In this work we investigate methods for the retrieval of polyphonic music stored as musical performance data using the MIDI standard file format. We devised a three-stage approach to melody matching consisting of melody extraction, melody standardisation, and similarity measurement. We analyse the nature of musical data, compare several novel melody extraction techniques, describe many melody standardisation techniques, develop, and compare various melody similarity measurement techniques, and also develop a method for evaluating the techniques in terms of the quality of answers retrieved, based on approaches developed withing the Information Retrieval community.

We have found that a technique that was judged to work well for extracting melodies consists of selecting the highest pitch note that starts at each instant.

We have tested a variety of methods for locating similar pieces of music. The best techniques found thus far are local alignment of intervals and coordinate matching based on n-grams, with n from 5 to 7.

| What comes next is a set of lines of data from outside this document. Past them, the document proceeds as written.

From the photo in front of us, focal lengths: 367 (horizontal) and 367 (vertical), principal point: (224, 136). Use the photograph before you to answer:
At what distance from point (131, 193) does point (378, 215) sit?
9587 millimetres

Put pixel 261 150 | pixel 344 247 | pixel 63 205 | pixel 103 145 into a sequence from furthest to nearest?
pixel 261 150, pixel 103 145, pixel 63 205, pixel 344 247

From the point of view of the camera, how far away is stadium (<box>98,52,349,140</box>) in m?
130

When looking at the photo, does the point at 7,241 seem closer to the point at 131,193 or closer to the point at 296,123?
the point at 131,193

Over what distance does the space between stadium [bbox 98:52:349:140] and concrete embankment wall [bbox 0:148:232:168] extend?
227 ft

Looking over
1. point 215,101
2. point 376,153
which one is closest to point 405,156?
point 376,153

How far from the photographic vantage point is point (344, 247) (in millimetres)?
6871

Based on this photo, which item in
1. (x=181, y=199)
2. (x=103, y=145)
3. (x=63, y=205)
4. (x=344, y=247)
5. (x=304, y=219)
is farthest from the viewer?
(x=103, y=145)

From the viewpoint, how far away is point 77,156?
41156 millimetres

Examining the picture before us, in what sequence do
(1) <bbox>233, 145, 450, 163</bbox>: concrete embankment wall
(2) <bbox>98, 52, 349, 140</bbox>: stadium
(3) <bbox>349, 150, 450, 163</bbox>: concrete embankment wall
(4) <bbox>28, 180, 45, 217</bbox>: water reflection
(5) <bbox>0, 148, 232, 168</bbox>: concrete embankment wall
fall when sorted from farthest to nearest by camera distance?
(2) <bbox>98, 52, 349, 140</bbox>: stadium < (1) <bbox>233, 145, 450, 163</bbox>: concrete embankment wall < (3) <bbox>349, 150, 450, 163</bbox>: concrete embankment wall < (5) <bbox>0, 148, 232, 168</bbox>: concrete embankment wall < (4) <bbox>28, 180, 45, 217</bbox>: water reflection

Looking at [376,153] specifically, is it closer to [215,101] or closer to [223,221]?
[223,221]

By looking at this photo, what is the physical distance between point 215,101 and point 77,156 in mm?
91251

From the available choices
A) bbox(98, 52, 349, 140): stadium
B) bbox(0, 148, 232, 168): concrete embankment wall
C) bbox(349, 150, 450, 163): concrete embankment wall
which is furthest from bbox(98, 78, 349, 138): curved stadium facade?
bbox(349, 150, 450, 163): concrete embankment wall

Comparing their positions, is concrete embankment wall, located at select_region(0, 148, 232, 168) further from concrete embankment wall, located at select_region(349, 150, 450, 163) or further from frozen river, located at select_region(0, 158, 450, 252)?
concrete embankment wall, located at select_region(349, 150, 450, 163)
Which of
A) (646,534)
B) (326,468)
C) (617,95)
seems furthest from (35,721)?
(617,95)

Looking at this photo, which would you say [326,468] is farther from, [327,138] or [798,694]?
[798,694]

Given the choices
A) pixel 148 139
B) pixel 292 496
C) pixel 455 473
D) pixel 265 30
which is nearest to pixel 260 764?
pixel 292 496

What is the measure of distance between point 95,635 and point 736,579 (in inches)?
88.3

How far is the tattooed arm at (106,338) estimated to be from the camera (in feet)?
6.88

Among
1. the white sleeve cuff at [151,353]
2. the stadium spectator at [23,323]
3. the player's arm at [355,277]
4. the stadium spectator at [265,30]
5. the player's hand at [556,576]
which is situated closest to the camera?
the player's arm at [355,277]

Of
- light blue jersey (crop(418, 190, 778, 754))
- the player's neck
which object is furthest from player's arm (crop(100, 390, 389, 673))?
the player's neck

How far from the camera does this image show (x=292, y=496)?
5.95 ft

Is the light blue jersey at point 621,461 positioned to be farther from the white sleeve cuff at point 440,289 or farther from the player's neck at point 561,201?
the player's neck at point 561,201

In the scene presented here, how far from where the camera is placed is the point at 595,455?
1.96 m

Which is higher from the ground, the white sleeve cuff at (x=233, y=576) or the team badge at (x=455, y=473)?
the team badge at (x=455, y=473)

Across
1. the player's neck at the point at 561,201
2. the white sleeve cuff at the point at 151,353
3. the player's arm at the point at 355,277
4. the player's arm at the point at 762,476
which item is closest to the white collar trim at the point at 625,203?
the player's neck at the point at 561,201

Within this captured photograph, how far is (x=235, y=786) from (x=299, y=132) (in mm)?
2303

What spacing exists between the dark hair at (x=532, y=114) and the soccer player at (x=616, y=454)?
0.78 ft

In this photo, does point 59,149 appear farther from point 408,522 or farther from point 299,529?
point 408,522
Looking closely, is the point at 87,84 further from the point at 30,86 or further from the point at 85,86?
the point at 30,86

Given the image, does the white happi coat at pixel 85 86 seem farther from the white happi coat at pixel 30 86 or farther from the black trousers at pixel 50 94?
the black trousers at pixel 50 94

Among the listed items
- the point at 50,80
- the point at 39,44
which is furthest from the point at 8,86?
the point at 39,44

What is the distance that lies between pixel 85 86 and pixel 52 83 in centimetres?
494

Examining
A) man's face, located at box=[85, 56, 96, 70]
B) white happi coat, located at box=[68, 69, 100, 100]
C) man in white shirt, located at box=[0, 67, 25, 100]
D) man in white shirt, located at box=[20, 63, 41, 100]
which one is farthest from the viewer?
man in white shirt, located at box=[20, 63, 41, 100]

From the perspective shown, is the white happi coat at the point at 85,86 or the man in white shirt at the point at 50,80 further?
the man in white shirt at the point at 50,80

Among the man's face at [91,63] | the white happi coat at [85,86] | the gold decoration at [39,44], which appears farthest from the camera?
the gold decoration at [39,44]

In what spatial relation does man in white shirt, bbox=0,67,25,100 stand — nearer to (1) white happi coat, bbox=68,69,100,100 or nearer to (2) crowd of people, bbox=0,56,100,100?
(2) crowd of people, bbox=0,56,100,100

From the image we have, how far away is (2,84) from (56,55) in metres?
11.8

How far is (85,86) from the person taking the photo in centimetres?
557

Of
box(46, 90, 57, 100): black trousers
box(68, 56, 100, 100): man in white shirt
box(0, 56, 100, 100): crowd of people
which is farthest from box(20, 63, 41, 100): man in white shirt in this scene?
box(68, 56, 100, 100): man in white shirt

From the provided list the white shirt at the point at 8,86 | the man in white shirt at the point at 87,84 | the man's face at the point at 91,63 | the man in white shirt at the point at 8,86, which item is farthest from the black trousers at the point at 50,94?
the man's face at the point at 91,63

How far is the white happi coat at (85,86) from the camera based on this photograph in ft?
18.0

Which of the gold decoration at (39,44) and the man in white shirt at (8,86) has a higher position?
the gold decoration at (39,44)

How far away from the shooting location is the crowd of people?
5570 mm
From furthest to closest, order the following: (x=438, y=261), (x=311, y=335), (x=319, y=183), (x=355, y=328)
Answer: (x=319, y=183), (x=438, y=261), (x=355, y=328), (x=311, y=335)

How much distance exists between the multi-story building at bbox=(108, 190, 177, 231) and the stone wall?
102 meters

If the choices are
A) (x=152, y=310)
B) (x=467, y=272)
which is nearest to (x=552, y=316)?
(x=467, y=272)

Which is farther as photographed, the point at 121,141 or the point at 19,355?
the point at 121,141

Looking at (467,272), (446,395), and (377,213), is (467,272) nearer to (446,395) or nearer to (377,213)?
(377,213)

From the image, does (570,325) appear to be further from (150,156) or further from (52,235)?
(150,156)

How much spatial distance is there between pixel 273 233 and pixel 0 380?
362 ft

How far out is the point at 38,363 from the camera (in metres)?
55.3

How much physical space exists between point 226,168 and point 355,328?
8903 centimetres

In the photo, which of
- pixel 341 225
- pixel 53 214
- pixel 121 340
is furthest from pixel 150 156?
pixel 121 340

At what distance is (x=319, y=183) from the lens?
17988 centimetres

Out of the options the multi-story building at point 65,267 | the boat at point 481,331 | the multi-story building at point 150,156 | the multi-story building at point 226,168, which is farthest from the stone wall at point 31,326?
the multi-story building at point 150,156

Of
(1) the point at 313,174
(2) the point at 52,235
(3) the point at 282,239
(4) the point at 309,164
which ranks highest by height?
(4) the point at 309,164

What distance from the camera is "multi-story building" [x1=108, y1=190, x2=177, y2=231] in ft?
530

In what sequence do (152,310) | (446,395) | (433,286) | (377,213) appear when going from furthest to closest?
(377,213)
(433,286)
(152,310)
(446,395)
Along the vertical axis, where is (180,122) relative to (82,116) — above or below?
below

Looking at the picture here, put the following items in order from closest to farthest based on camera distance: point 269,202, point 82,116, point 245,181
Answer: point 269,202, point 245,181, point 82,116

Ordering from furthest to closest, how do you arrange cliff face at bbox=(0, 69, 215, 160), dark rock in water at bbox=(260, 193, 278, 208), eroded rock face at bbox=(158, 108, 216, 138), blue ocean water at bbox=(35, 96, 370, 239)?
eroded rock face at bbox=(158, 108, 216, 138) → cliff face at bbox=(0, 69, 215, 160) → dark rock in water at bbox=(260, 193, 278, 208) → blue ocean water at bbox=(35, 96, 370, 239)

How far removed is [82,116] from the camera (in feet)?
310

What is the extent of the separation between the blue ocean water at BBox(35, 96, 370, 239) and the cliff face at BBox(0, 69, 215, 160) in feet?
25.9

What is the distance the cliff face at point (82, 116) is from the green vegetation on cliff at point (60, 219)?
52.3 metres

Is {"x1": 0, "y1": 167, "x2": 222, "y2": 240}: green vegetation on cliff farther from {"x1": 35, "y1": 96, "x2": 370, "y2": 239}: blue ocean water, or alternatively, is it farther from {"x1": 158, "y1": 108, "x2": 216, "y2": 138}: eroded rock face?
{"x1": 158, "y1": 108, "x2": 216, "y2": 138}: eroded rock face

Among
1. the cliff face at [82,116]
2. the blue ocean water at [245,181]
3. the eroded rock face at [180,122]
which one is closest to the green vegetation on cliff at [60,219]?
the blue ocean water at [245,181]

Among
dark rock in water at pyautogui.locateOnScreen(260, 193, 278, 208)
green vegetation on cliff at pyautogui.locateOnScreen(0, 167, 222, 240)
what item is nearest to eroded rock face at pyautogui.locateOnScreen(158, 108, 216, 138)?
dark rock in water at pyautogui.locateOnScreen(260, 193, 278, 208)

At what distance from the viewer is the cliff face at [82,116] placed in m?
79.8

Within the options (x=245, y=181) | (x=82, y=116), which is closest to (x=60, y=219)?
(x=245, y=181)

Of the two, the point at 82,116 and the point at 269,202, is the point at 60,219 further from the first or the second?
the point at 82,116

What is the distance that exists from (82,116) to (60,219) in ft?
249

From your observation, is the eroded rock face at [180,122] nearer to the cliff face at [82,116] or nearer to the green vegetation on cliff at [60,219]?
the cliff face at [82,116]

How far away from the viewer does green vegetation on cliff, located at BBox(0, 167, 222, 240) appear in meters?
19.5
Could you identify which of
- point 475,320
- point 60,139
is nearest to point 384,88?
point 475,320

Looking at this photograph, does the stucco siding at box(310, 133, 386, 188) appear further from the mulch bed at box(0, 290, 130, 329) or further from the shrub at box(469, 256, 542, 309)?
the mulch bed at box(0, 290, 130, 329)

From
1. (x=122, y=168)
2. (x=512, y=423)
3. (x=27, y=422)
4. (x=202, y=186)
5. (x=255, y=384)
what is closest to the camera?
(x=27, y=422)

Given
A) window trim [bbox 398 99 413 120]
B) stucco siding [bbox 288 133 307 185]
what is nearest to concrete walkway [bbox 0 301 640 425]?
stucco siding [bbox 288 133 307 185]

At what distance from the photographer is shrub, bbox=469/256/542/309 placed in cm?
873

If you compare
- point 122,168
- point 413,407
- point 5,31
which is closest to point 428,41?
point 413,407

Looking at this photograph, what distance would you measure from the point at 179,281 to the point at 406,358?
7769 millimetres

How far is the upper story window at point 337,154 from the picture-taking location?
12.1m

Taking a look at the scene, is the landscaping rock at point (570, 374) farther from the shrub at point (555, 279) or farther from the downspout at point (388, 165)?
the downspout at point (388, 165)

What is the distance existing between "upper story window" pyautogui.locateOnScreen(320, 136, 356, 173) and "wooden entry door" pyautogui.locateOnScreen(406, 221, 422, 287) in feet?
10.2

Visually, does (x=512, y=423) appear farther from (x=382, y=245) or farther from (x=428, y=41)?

In addition, we have compiled a collection of MIDI files, the representations of automatically extracted melodies of these files, a query set based on the extracted melodies, a collection of manual queries, and inferred and human relevance judgements. Experiments using these sets show that the type of query used in testing a system makes a significant difference in the outcome of an evaluation. Specifically, we found that manual queries performed best with a representation of the music collection that keeps a "melody" extracted from each instrumental part, and short automatically generated queries performed better when matched agains a representation of the collection that, for each piece, uses the melody extraction approach described above.